Hervey A, Epstein J, Curry F.  Neuropsychology of Adults with
Attention-Deficit/Hyperactivity Disorder: A Meta-Analytic Review. Neuropsychology  2004; 18(3): 485-503

The primary objective of this meta-analysis was to perform a comprehensive
review of the entire body of published neuropsychological test results in patients with ADHD.

A total of 33 studies using over 25 different neuropsychological tests were
identified and analyzed in this study.  The authors grouped these tests into 7 cognitive domains (attention, response inhibition, executive function, memory, processing speed, intelligence and “other”) and calculated effect sizes to measure each test’s ability to discriminate between a group of pts. w/ ADHD and a control group.  Weighted mean effect sizes were calculated whenever more than one study employed the same neuropsychological test.


Here is a brief summary of selective results:
In the attention, response inhibition and intelligence domains, the effect
sizes for the different neuropsychological tests were largely in the medium range, suggesting these domains are significantly impaired in adults w/ ADHD when compared to controls.  In the executive function domain, the Wisconsin Card Sorting Test demonstrated a small effect size, an interesting finding given the WCST has been used extensively in the child literature to document ADHD deficits in executive functioning.  In the memory domain effect sizes were also largely in the medium range, although
ADHD patients appeared to have less deficits on tests which used visual stimuli, e.g. parts of the Wechsler Memory Scale.  The processing speed domain yielded mostly small effect sizes.

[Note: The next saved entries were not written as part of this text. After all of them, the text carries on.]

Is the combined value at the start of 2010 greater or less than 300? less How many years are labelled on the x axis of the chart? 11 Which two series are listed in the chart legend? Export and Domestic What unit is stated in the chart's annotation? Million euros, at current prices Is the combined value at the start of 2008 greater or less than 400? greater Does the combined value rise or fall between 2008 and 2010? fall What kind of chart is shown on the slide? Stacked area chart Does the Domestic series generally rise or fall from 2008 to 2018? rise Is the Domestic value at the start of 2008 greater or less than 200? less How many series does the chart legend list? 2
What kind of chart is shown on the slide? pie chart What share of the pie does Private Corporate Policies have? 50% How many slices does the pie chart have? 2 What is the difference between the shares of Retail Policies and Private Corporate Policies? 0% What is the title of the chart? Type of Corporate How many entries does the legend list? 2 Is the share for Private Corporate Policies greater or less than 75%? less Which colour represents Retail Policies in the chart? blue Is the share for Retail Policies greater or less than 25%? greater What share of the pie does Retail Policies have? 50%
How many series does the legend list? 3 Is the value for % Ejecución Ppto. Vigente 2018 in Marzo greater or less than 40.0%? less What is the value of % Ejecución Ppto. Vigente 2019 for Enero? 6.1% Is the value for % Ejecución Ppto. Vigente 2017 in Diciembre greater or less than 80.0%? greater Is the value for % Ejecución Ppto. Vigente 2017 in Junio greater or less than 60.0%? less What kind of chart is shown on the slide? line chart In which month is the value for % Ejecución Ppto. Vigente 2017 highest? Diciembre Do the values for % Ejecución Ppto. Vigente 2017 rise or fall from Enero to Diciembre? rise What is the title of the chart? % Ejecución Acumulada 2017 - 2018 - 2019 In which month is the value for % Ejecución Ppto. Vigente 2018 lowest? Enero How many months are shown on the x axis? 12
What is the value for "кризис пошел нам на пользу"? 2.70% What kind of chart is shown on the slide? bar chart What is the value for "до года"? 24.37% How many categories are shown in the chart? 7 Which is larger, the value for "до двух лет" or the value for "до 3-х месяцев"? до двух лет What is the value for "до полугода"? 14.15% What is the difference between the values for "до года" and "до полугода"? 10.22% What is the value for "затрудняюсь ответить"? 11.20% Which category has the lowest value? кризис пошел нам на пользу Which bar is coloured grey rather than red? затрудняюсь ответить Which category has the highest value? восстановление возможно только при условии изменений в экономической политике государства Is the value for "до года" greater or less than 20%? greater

Study limitations:  Confidence intervals for the effect sizes were not included, variability in effect sizes between 2 studies performing the identical test was often large, the study question was broad, there was no assessment of the validity of specific tests, no test of heterogeneity was done before pooling results, control groups were usually unmatched, there was no assessment of unpublished studies.

Commentary: While an in-depth explanation of each neuropsychological test and an exhaustive analysis of the results was beyond the scope of the presentation, Dr. Susan Johnson, our expert discussant, was able to clarify some important points.  The neuropsychological tests reviewed in the study were by and large well established, validated tests.  The authors’ decision to study each test in a discreet domain was problematic since a single test may actually measure factors in more than one domain (the authors mention this as well).  With respect to the large variability in effect sizes observed when the same test was performed in different studies, Dr. Johnson stated that a large degree of variability often occurs when a given neuropsychological test is administered by different persons.